ベールを脱いだ救世主が、立ち上がった。巨人テイラー・ヤングマン投手(28)が中日打線を8回3安打無失点に封じ、初勝利をマークした。来日初登板初勝利は球団では14年セドン以来。「緊張よりも興奮が上回った。味方の援護や守備に助けられて勝つことができた」とクールに喜んだ。

 198センチの長身と、踏み出す左足を三塁側へクロスする独特の投法で惑わせた。最速147キロの直球と斜めに割れるカーブを軸に、左打者の内角へ食い込むカット気味の速球も有効活用。「低めに球を集めゴロを打たせる、自分のスタイルで投げられた」と13個のゴロアウトに納得顔だった。

 趣味は読書と旅行。「小さい時から疑問に思ったことはすぐに先生に聞くタイプ」と自己分析する。ファーム休養日の月曜には気になる名所に足を運ぶ。ある時は、昨年結婚したブリタニー夫人(26)と日曜の練習後に奈良へ移動。翌日、奈良公園で鹿とたわむれ、大阪城、ユニバーサル・スタジオ・ジャパンまで観光し帰京する弾丸ツアーを敢行した。「新婚旅行は地中海の無名な島。北海道、広島、石垣島にも行きたいんだ」。あふれる好奇心は野球に通じ、2軍暮らし中も選手、コーチに質問攻め。日本野球への理解を深め、結果に結びつけた。

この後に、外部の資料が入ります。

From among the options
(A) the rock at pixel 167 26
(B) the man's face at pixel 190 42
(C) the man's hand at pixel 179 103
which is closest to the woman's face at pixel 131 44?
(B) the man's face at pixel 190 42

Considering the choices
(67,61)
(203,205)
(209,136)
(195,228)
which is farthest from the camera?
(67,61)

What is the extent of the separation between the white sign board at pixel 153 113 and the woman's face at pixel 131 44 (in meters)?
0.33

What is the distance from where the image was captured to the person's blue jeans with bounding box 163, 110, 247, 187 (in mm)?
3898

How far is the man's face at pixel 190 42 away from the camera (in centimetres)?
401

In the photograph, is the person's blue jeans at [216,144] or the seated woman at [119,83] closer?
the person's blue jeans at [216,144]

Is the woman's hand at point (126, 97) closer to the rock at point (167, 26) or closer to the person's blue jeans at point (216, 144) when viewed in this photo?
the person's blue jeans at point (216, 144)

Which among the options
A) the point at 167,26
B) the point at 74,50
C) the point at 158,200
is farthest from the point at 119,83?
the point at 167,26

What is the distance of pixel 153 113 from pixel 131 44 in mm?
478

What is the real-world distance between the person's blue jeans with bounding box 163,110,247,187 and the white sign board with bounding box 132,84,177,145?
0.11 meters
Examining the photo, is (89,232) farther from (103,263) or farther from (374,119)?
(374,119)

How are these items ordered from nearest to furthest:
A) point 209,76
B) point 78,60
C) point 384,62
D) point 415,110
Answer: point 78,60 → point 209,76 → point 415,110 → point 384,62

 イースタン・リーグで12試合に登板し7勝。不調のカミネロ、ゲレーロが2軍調整中で回ってきたチャンスをつかんだ。ヒーローインタビューで「Goジャイアンツ!」と照れながら叫んだ。チームも立ち上がらせる。【桑原幹久】

 ▼来日初登板のヤングマンが8回を0点に抑え勝利投手。巨人で外国人投手の来日初登板初勝利は14年4月9日セドン以来7人目になる。8回で降板し、15年ジョンソン(広島)以来4人目の来日初登板完封勝利は逃したものの、来日初登板が「失点0の勝利投手」は巨人史上初めてだった。